The task:
Recast the lines below as a Markdown table with the columns Row and Text, starting at the first line and ending at the line containing "149 centimetres", with blank lines and pictures omitted.

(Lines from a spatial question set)
□ □ □ □ □

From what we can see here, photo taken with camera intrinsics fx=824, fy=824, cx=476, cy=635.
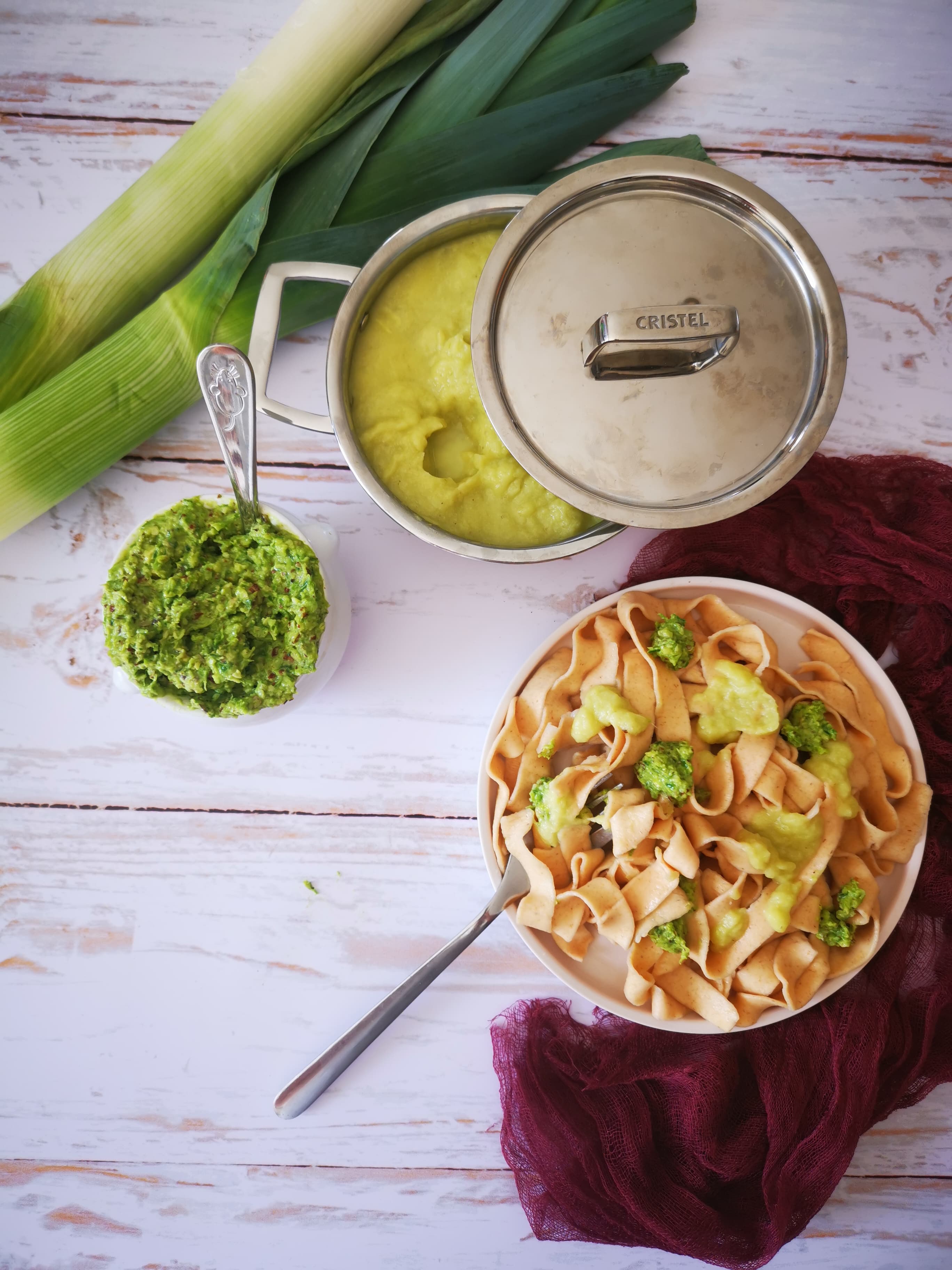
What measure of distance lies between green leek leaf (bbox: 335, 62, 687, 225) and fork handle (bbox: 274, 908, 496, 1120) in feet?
5.16

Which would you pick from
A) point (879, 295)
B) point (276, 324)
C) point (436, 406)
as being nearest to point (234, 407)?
point (276, 324)

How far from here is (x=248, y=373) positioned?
149 centimetres

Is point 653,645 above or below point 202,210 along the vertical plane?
below

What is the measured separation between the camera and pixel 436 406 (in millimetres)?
1630

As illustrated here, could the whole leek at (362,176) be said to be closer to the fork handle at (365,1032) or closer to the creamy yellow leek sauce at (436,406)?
the creamy yellow leek sauce at (436,406)

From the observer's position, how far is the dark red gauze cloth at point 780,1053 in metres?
1.86

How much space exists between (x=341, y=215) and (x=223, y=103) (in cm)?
35

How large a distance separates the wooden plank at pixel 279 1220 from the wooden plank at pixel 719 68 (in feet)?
8.37

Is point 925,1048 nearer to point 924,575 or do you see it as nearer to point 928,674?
point 928,674

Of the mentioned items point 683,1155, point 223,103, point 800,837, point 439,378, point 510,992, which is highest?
point 223,103

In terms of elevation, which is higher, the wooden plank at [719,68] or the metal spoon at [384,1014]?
the wooden plank at [719,68]

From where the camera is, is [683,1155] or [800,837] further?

□ □ □ □ □

Full output:
| Row | Text |
|---|---|
| 1 | From what we can see here, photo taken with camera intrinsics fx=824, fy=824, cx=476, cy=635. |
| 2 | What measure of distance lies between green leek leaf (bbox: 335, 62, 687, 225) and fork handle (bbox: 274, 908, 496, 1120) in feet? |
| 3 | 5.16 |
| 4 | Which would you pick from |
| 5 | A) point (879, 295) |
| 6 | B) point (276, 324) |
| 7 | C) point (436, 406) |
| 8 | as being nearest to point (234, 407)? |
| 9 | point (276, 324) |
| 10 | How far from here is (x=248, y=373) positioned? |
| 11 | 149 centimetres |